Something was not right. Something was clouding her judgment. She found herself squeezing her hands into fists. And then, as her fingernails dug painfully into the palm of her right hand, she remembered that it contained a secret. She opened her hand. She pretended to rub one of her fingers thoughtfully with the other hand, and then she glanced at it.
Peter.
So kind.
Peter.
Her loyal friend.
Her home was on the surface.
“I want to go back on land now.”
Noo’kas’s smile evaporated. She pushed her skeletal face forward.
“
What you want
means nothing in my world. Do not defy me, Semiramis. You will lose.”
“Hester, please. It’s
Hester
. I belong on land. I’m not one of you.
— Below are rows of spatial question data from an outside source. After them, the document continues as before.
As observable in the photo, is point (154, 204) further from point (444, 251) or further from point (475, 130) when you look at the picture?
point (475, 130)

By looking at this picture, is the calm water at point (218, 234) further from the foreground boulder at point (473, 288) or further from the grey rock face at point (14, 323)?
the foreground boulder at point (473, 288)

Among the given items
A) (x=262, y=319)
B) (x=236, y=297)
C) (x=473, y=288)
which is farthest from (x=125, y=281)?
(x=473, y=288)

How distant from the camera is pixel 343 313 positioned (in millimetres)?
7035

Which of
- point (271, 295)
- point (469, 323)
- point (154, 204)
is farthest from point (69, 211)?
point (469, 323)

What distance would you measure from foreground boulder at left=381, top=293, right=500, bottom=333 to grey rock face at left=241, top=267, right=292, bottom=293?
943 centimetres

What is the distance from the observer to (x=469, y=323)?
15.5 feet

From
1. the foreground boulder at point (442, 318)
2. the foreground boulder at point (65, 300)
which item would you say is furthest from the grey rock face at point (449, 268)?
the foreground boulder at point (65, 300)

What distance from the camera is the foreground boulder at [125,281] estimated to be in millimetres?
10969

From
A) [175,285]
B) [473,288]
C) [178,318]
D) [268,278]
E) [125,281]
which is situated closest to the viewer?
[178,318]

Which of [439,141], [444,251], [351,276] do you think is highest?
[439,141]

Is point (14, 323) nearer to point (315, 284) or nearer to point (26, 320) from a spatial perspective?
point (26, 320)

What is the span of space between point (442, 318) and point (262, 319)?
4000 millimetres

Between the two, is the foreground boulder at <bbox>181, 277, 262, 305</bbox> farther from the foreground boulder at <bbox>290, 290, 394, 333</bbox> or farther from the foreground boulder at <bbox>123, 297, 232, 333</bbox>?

I don’t want to be one of you.”
There was a disapproving murmur among the attendants.
“Come closer,” the hag said.
Hester looked at her legs. She knew that if she moved them, she’d collapse. “I can’t.”
Noo’kas waved a hand. Needa swam over at a quick clip, picked Hester up under her arms, and deposited her in front of the throne. She held her in place.
Noo’kas lifted Hester’s face with something that was more claw than hand and looked into her eyes, penetrating her.
“Mmm. So many unfortunate traces of Syrenka. Perhaps I should have killed you.” She reached back behind Hester’s head to stroke her hair. She drew a handful forward and then sniffed it through the pitlike nostril holes in her face. “Such a gloriously rich shade, like a sea otter—sleek and much too lovely.”
“I need to go back to the surface,” Hester said, in as controlled a voice as she could. She had something urgent to do, an errand, or a favor … she was on the verge of remembering.